To boycott or not to boycott?

Dozens of Berkeley faculty members signed onto a proposed boycott of classes and activities from Sept. 24–27. Though at the time,  “Free Speech Week” hadn’t officially been sanctioned (pending a laundry list of unfulfilled logistical obligations by the inviting student group), and its key speakers hadn’t confirmed (or even learned about the event). The letter said the boycott was necessary for “keeping our students and our campus safe” during what was promised to be several days of inflammatory talks.

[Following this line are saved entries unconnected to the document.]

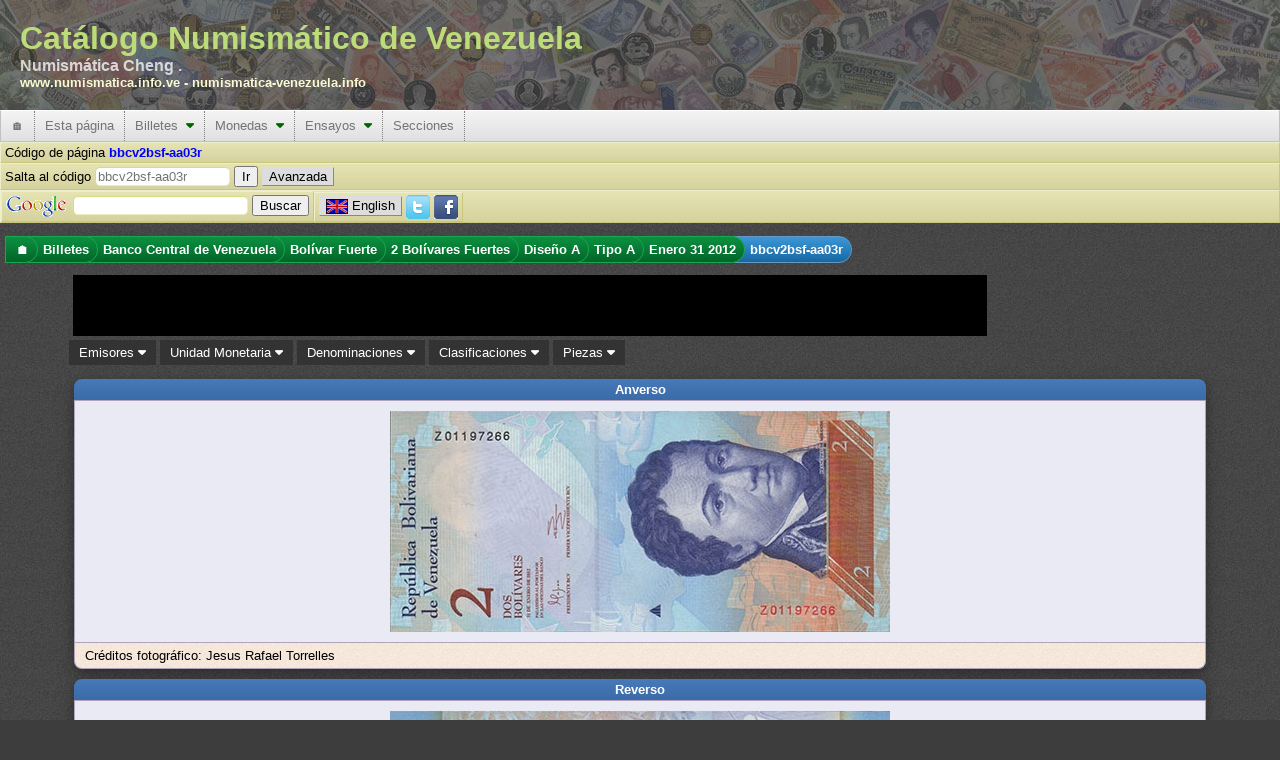

--- FILE ---
content_type: text/css
request_url: https://www.numismatica.info.ve/css/page.min.css
body_size: -337
content:
body{margin:0;font-family:Arial,Helvetica,sans-serif;font-size:medium}@media screen and (max-width:500px){img{max-width:90%}#wbm{margin-left:3%;margin-right:3%}}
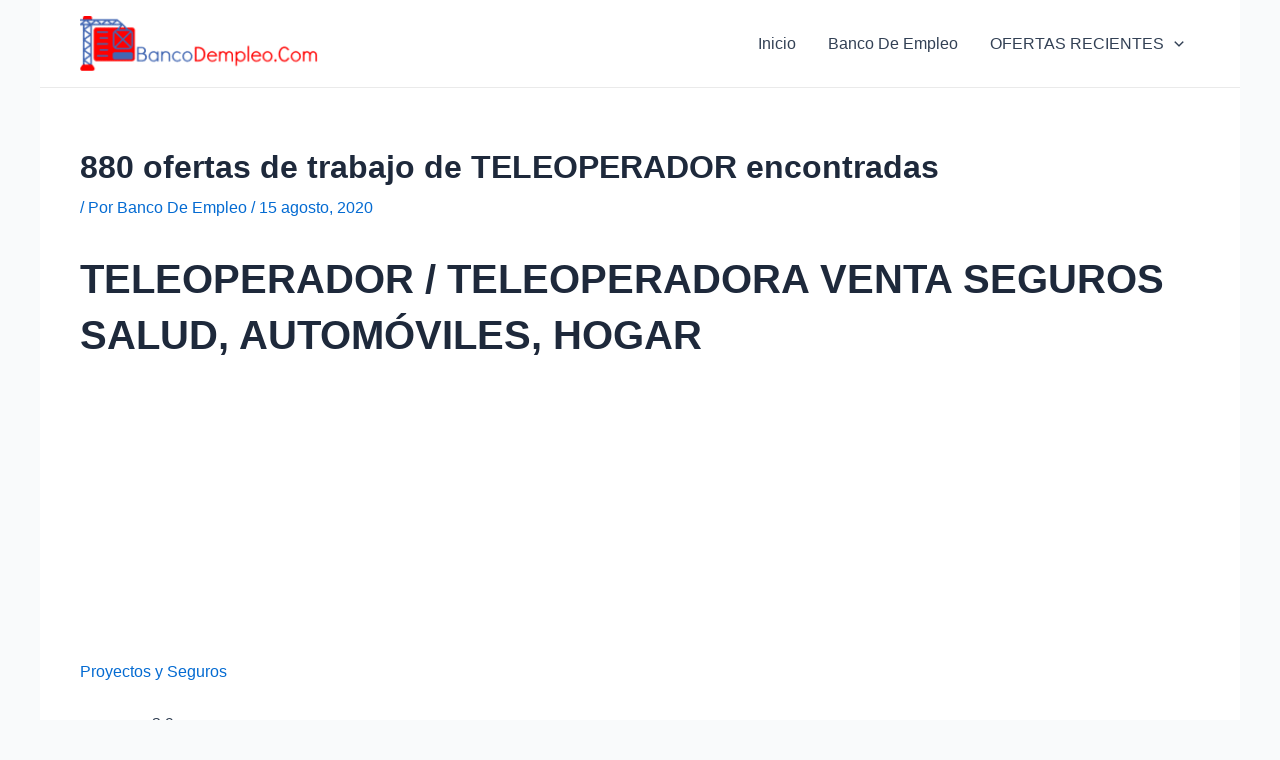

--- FILE ---
content_type: text/html; charset=utf-8
request_url: https://www.google.com/recaptcha/api2/aframe
body_size: -106
content:
<!DOCTYPE HTML><html><head><meta http-equiv="content-type" content="text/html; charset=UTF-8"></head><body><script nonce="ZyA7PsvppGpQLBZnj52Q7Q">/** Anti-fraud and anti-abuse applications only. See google.com/recaptcha */ try{var clients={'sodar':'https://pagead2.googlesyndication.com/pagead/sodar?'};window.addEventListener("message",function(a){try{if(a.source===window.parent){var b=JSON.parse(a.data);var c=clients[b['id']];if(c){var d=document.createElement('img');d.src=c+b['params']+'&rc='+(localStorage.getItem("rc::a")?sessionStorage.getItem("rc::b"):"");window.document.body.appendChild(d);sessionStorage.setItem("rc::e",parseInt(sessionStorage.getItem("rc::e")||0)+1);localStorage.setItem("rc::h",'1768992938884');}}}catch(b){}});window.parent.postMessage("_grecaptcha_ready", "*");}catch(b){}</script></body></html>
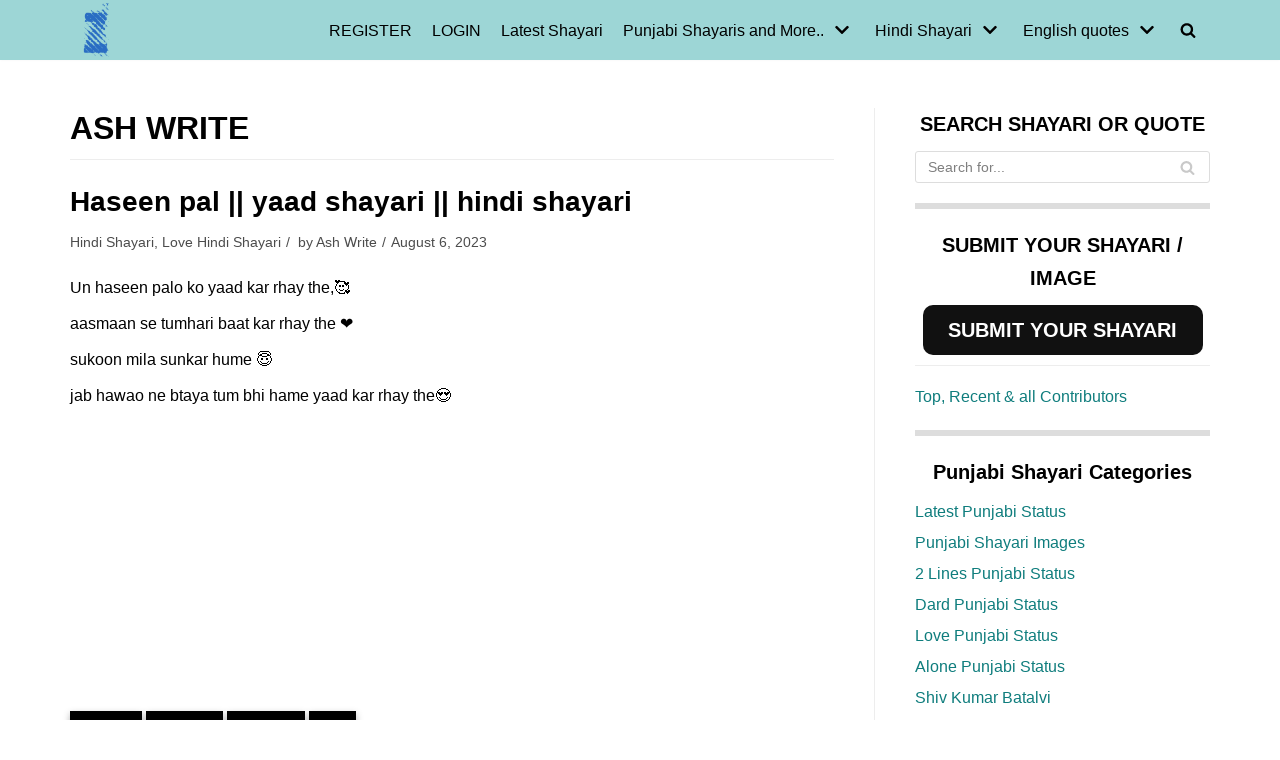

--- FILE ---
content_type: text/html; charset=utf-8
request_url: https://www.google.com/recaptcha/api2/aframe
body_size: 268
content:
<!DOCTYPE HTML><html><head><meta http-equiv="content-type" content="text/html; charset=UTF-8"></head><body><script nonce="_jmYMVbaRK5EdPj_qEN20g">/** Anti-fraud and anti-abuse applications only. See google.com/recaptcha */ try{var clients={'sodar':'https://pagead2.googlesyndication.com/pagead/sodar?'};window.addEventListener("message",function(a){try{if(a.source===window.parent){var b=JSON.parse(a.data);var c=clients[b['id']];if(c){var d=document.createElement('img');d.src=c+b['params']+'&rc='+(localStorage.getItem("rc::a")?sessionStorage.getItem("rc::b"):"");window.document.body.appendChild(d);sessionStorage.setItem("rc::e",parseInt(sessionStorage.getItem("rc::e")||0)+1);localStorage.setItem("rc::h",'1769030127184');}}}catch(b){}});window.parent.postMessage("_grecaptcha_ready", "*");}catch(b){}</script></body></html>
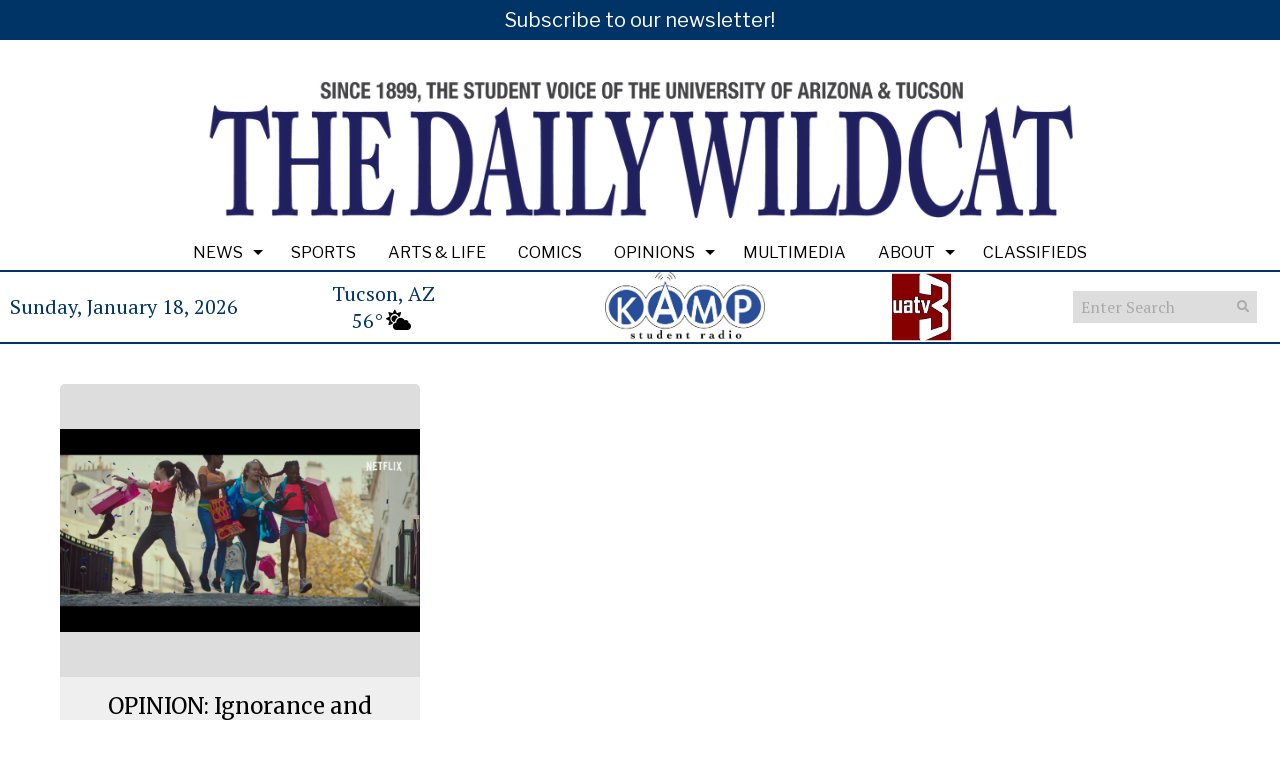

--- FILE ---
content_type: text/javascript
request_url: https://wildcat.arizona.edu/wp-content/themes/snoflex/javascript/menus-init.js?ver=10.6.22
body_size: 220
content:
    jQuery(document).ready(function(){ 
        jQuery("ul.sf-menu").supersubs({ 
            minWidth:    12,   // minimum width of sub-menus in em units 
            maxWidth:    24,   // maximum width of sub-menus in em units 
            extraWidth:  1     // extra width can ensure lines don't sometimes turn over 
        }).superfish({
    		delay:      200,     
        	speed:		'fast'
        });  // call supersubs first, then superfish, so that subs are 
                         // not display:none when measuring. Call before initialising 
                         // containing tabs for same reason. 
			var windowWidth;
        	windowWidth= jQuery(window).width();
        	jQuery( window ).resize(function() {
           		windowWidth = jQuery(window).width();
        	});

        	jQuery('.sf-menu').superfish({
            	onBeforeShow : function (){                 
            		if(!this.is('.sf-menu>li>ul')){
            	        var subMenuWidth = jQuery(this).width();
            	        var parentLi = jQuery(this).parent();                    
            	        var parentWidth = parentLi.width() -8 ;
            	        var subMenuRight = parentLi.offset().left + parentWidth + subMenuWidth;
            	        if(subMenuRight > windowWidth){
            	           	jQuery(this).css('left','auto');
            	            jQuery(this).css('right', parentWidth+'px');
            	        } else {
            	           	jQuery(this).css('right','auto');
            	           	parentWidth +=8;
            	            jQuery(this).css('left', parentWidth+'px');
            	        }
            	    }
            	}
        	});
    }); 
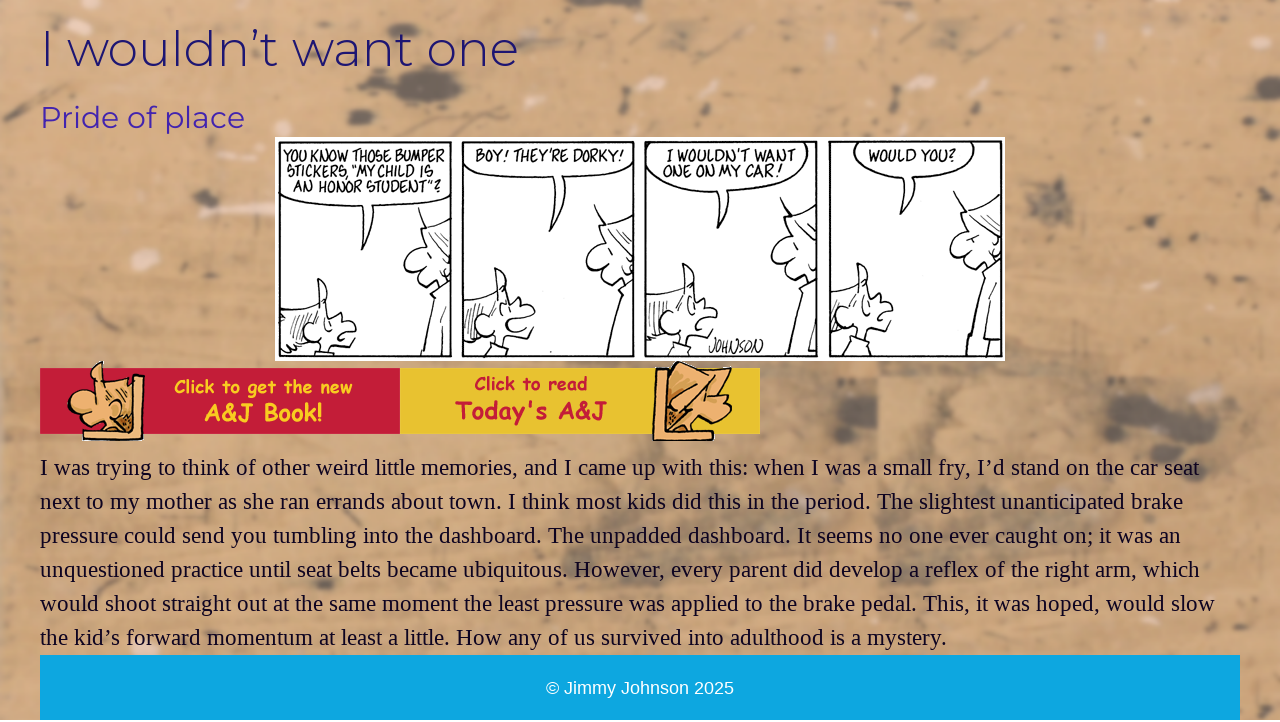

--- FILE ---
content_type: text/css
request_url: https://arloandjanis.com/wp-content/uploads/generatepress/fonts/fonts.css?ver=1726231484
body_size: 661
content:
:root {
--gp-font--merriweather: "Merriweather";
--gp-font--aleo: "Aleo";
--gp-font--lato: "Lato";
--gp-font--rubik: "Rubik";
--gp-font--gelasio: "Gelasio";
--gp-font--brawler: "Brawler";
--gp-font--montserrat: "Montserrat";
}

@font-face {
	font-display: auto;
	font-family: "Merriweather";
	font-style: normal;
	font-weight: 400;
	src: url('http://arloandjanis.com/wp-content/uploads/generatepress/fonts/merriweather/u-440qyriQwlOrhSvowK_l5-fCZM.woff2') format('woff2');
}
@font-face {
	font-display: auto;
	font-family: "Merriweather";
	font-style: italic;
	font-weight: 400;
	src: url('http://arloandjanis.com/wp-content/uploads/generatepress/fonts/merriweather/u-4m0qyriQwlOrhSvowK_l5-eRZOf-I.woff2') format('woff2');
}
@font-face {
	font-display: auto;
	font-family: "Merriweather";
	font-style: normal;
	font-weight: 700;
	src: url('http://arloandjanis.com/wp-content/uploads/generatepress/fonts/merriweather/u-4n0qyriQwlOrhSvowK_l52xwNZWMf6.woff2') format('woff2');
}
@font-face {
	font-display: auto;
	font-family: "Merriweather";
	font-style: italic;
	font-weight: 700;
	src: url('http://arloandjanis.com/wp-content/uploads/generatepress/fonts/merriweather/u-4l0qyriQwlOrhSvowK_l5-eR71Wvf4jvw.woff2') format('woff2');
}
@font-face {
	font-display: auto;
	font-family: "Aleo";
	font-style: normal;
	font-weight: 400;
	src: url('http://arloandjanis.com/wp-content/uploads/generatepress/fonts/aleo/c4mv1nF8G8_swA3J0R9tkoZV_Q.woff2') format('woff2');
}
@font-face {
	font-display: auto;
	font-family: "Aleo";
	font-style: italic;
	font-weight: 400;
	src: url('http://arloandjanis.com/wp-content/uploads/generatepress/fonts/aleo/c4mh1nF8G8_swAj50xVssIN1_Yq-.woff2') format('woff2');
}
@font-face {
	font-display: auto;
	font-family: "Aleo";
	font-style: italic;
	font-weight: 700;
	src: url('http://arloandjanis.com/wp-content/uploads/generatepress/fonts/aleo/c4mh1nF8G8_swAj50xVssIN1_Yq-.woff2') format('woff2');
}
@font-face {
	font-display: auto;
	font-family: "Aleo";
	font-style: normal;
	font-weight: 700;
	src: url('http://arloandjanis.com/wp-content/uploads/generatepress/fonts/aleo/c4mv1nF8G8_swA3J0R9tkoZV_Q.woff2') format('woff2');
}
@font-face {
	font-display: auto;
	font-family: "Lato";
	font-style: normal;
	font-weight: 300;
	src: url('http://arloandjanis.com/wp-content/uploads/generatepress/fonts/lato/S6u9w4BMUTPHh7USSwiPGQ.woff2') format('woff2');
}
@font-face {
	font-display: auto;
	font-family: "Lato";
	font-style: normal;
	font-weight: 400;
	src: url('http://arloandjanis.com/wp-content/uploads/generatepress/fonts/lato/S6uyw4BMUTPHjx4wXg.woff2') format('woff2');
}
@font-face {
	font-display: auto;
	font-family: "Lato";
	font-style: italic;
	font-weight: 400;
	src: url('http://arloandjanis.com/wp-content/uploads/generatepress/fonts/lato/S6u8w4BMUTPHjxsAXC-q.woff2') format('woff2');
}
@font-face {
	font-display: auto;
	font-family: "Lato";
	font-style: normal;
	font-weight: 700;
	src: url('http://arloandjanis.com/wp-content/uploads/generatepress/fonts/lato/S6u9w4BMUTPHh6UVSwiPGQ.woff2') format('woff2');
}
@font-face {
	font-display: auto;
	font-family: "Rubik";
	font-style: normal;
	font-weight: 400;
	src: url('http://arloandjanis.com/wp-content/uploads/generatepress/fonts/rubik/iJWKBXyIfDnIV7nBrXyw1W3fxIk.woff2') format('woff2');
}
@font-face {
	font-display: auto;
	font-family: "Rubik";
	font-style: italic;
	font-weight: 400;
	src: url('http://arloandjanis.com/wp-content/uploads/generatepress/fonts/rubik/iJWEBXyIfDnIV7nEnX661E_a5IlWzg.woff2') format('woff2');
}
@font-face {
	font-display: auto;
	font-family: "Rubik";
	font-style: italic;
	font-weight: 600;
	src: url('http://arloandjanis.com/wp-content/uploads/generatepress/fonts/rubik/iJWEBXyIfDnIV7nEnX661E_a5IlWzg.woff2') format('woff2');
}
@font-face {
	font-display: auto;
	font-family: "Rubik";
	font-style: normal;
	font-weight: 600;
	src: url('http://arloandjanis.com/wp-content/uploads/generatepress/fonts/rubik/iJWKBXyIfDnIV7nBrXyw1W3fxIk.woff2') format('woff2');
}
@font-face {
	font-display: auto;
	font-family: "Gelasio";
	font-style: normal;
	font-weight: 400;
	src: url('http://arloandjanis.com/wp-content/uploads/generatepress/fonts/gelasio/cIf9MaFfvUQxTTqS9C6hYUsCkItNQQ.woff2') format('woff2');
}
@font-face {
	font-display: auto;
	font-family: "Gelasio";
	font-style: italic;
	font-weight: 400;
	src: url('http://arloandjanis.com/wp-content/uploads/generatepress/fonts/gelasio/cIf_MaFfvUQxTTqS9CuRY0EDso5tQZfB.woff2') format('woff2');
}
@font-face {
	font-display: auto;
	font-family: "Gelasio";
	font-style: normal;
	font-weight: 600;
	src: url('http://arloandjanis.com/wp-content/uploads/generatepress/fonts/gelasio/cIf9MaFfvUQxTTqS9C6hYUsCkItNQQ.woff2') format('woff2');
}
@font-face {
	font-display: auto;
	font-family: "Gelasio";
	font-style: italic;
	font-weight: 600;
	src: url('http://arloandjanis.com/wp-content/uploads/generatepress/fonts/gelasio/cIf_MaFfvUQxTTqS9CuRY0EDso5tQZfB.woff2') format('woff2');
}
@font-face {
	font-display: auto;
	font-family: "Brawler";
	font-style: normal;
	font-weight: 400;
	src: url('http://arloandjanis.com/wp-content/uploads/generatepress/fonts/brawler/xn7gYHE3xXewAscGggexSg.woff2') format('woff2');
}
@font-face {
	font-display: auto;
	font-family: "Brawler";
	font-style: normal;
	font-weight: 700;
	src: url('http://arloandjanis.com/wp-content/uploads/generatepress/fonts/brawler/xn7lYHE3xXewAscGiryUX9r8eQ.woff2') format('woff2');
}
@font-face {
	font-display: auto;
	font-family: "Montserrat";
	font-style: normal;
	font-weight: 400;
	src: url('http://arloandjanis.com/wp-content/uploads/generatepress/fonts/montserrat/JTUSjIg1_i6t8kCHKm459Wlhyw.woff2') format('woff2');
}
@font-face {
	font-display: auto;
	font-family: "Montserrat";
	font-style: italic;
	font-weight: 400;
	src: url('http://arloandjanis.com/wp-content/uploads/generatepress/fonts/montserrat/JTUQjIg1_i6t8kCHKm459WxRyS7m.woff2') format('woff2');
}
@font-face {
	font-display: auto;
	font-family: "Montserrat";
	font-style: normal;
	font-weight: 600;
	src: url('http://arloandjanis.com/wp-content/uploads/generatepress/fonts/montserrat/JTUSjIg1_i6t8kCHKm459Wlhyw.woff2') format('woff2');
}
@font-face {
	font-display: auto;
	font-family: "Montserrat";
	font-style: italic;
	font-weight: 600;
	src: url('http://arloandjanis.com/wp-content/uploads/generatepress/fonts/montserrat/JTUQjIg1_i6t8kCHKm459WxRyS7m.woff2') format('woff2');
}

“We’re touching on feminist scholarship, technology, race and religion,” said Charis Thompson, Chancellor’s Professor in the Gender and Women’s Studies department,  about a course she teaches. “So almost every topic that Milo has announced that he’s going to be covering as things to target is part of the scholarly inquiry of my class. It feels targeted as a class.”

Behind the bedlam

In February 2017, Yiannopoulos was slated to give a talk on campus. Protests turned violent after masked agitators saw an opportunity to destroy campus property, and the talk was cancelled. After the window-smashing, blaze-inducing, headline-grabbing bedlam following Yiannopoulos’ no-show, frequent CALIFORNIA contributor Glen Martin asked whether this was truly a free-speech issue or just some kind of sick joke.

Demonstrators in Sproul Hall hallways during sit-in on December 2, 1964 / Photo courtesy of Warren, The Bancroft Library

Martin looked at  the university’s begrudged stance that it couldn’t stop the publicization of undocumented students’ names (which it was rumored Yiannopoulos planned to do). He also wondered whether the “Black Bloc” disruptors were indeed hired by Yiannopoulos to jeopardize  the university’s funding, and noted that shutting down a protest or protected speech requires a “clear and present danger.”

Jesse Choper, professor emeritus at Berkeley Law and constitutional law expert, said administrators did their best out there: “They let Yiannopoulos speak, because they had no real legal justification for stopping the event. They allowed the demonstrators to demonstrate, and dealt with the black bloc when they started destroying property. I don’t come down on the side of the university all the time, but I think they did the right thing in this case. They balanced values and costs.”

If one thing was clear, though, it was that the attention-seeker at the heart of the speech/protest/riot got more attention than he could ever hope for.

Digging in deeper

Last year’s drama was more than just police barricades, protests, and expensive photo ops, however. Rather than quarreling over whether the university properly adhered to established interpretations of free speech, the deeper intellectual debate considered whether our current notions of free speech are ethical and healthy for the university, and democracy as a whole.

Berkeley Law Dean Erwin Chemerinsky said censoring the speech of one person or group—no matter how offensive or false—is a slippery slope that could stifle the free flow of ideas, especially at an institution of learning. “If today you can stop the speech that I find offensive, tomorrow people can silence me because they find me offensive,” he said.

African American studies professor Michael Cohen contended that Free Speech Week “was deliberately designed to offend as many people as possible and to take up as much space on campus so as to prevent the workings of the campus from being carried out…. To halt and thwart the educational mission of the university, not advance it.”

Cohen asked, “Why would the university—whose singular message and mission is educational and research oriented—invite people with such utterly backwards, amoral and contemptuous ideas to use their platform to recruit and spread hatred sexism and violence?”

The question exasperates campus spokesperson Dan Mogulof, who stressed in an email that “the university did not invite a single one of the speakers in question. All were invited by a student organization with independent legal standing as a separate entity from the campus. We had no more ability to interfere with their invitation rights then we do with the Warriors’ decision to pay Kevin Durant 40 million dollars a year.”